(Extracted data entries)
────────────────
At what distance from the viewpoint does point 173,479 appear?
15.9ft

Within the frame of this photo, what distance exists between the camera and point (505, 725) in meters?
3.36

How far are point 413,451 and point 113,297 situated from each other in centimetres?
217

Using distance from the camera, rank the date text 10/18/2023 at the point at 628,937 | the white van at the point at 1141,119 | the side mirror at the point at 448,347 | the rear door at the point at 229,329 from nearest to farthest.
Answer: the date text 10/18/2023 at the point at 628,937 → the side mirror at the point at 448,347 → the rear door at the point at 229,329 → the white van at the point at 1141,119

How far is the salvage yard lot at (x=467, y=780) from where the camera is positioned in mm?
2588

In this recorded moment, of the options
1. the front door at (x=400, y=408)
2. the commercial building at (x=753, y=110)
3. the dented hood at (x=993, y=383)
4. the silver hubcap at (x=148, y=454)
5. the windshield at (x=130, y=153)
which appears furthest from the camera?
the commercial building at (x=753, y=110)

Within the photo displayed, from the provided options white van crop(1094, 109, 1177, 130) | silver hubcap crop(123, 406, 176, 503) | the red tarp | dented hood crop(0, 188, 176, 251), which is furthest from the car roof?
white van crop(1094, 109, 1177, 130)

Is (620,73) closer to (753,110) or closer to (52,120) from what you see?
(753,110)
────────────────
# [Given instruction]
Write the material out again in its entirety, exactly as shown.

# [Output of the exercise]
At what distance from the viewpoint does point 173,479 appear?
15.9ft

Within the frame of this photo, what distance exists between the camera and point (505, 725) in meters?
3.36

How far are point 413,451 and point 113,297 situated from each other in centimetres?
217

Using distance from the camera, rank the date text 10/18/2023 at the point at 628,937 | the white van at the point at 1141,119 | the side mirror at the point at 448,347 | the rear door at the point at 229,329 from nearest to farthest.
Answer: the date text 10/18/2023 at the point at 628,937 → the side mirror at the point at 448,347 → the rear door at the point at 229,329 → the white van at the point at 1141,119

How far is the salvage yard lot at (x=467, y=780) from where the camera is positioned in mm?
2588

In this recorded moment, of the options
1. the front door at (x=400, y=408)
2. the commercial building at (x=753, y=110)
3. the dented hood at (x=993, y=383)
4. the silver hubcap at (x=148, y=454)
5. the windshield at (x=130, y=153)
which appears furthest from the camera?
the commercial building at (x=753, y=110)

Within the photo displayed, from the provided options white van crop(1094, 109, 1177, 130) | silver hubcap crop(123, 406, 176, 503) | the red tarp | dented hood crop(0, 188, 176, 251), which is furthest from the car roof?
white van crop(1094, 109, 1177, 130)

Is (620,73) closer to (753,110) or closer to (52,120) from what you see?
(753,110)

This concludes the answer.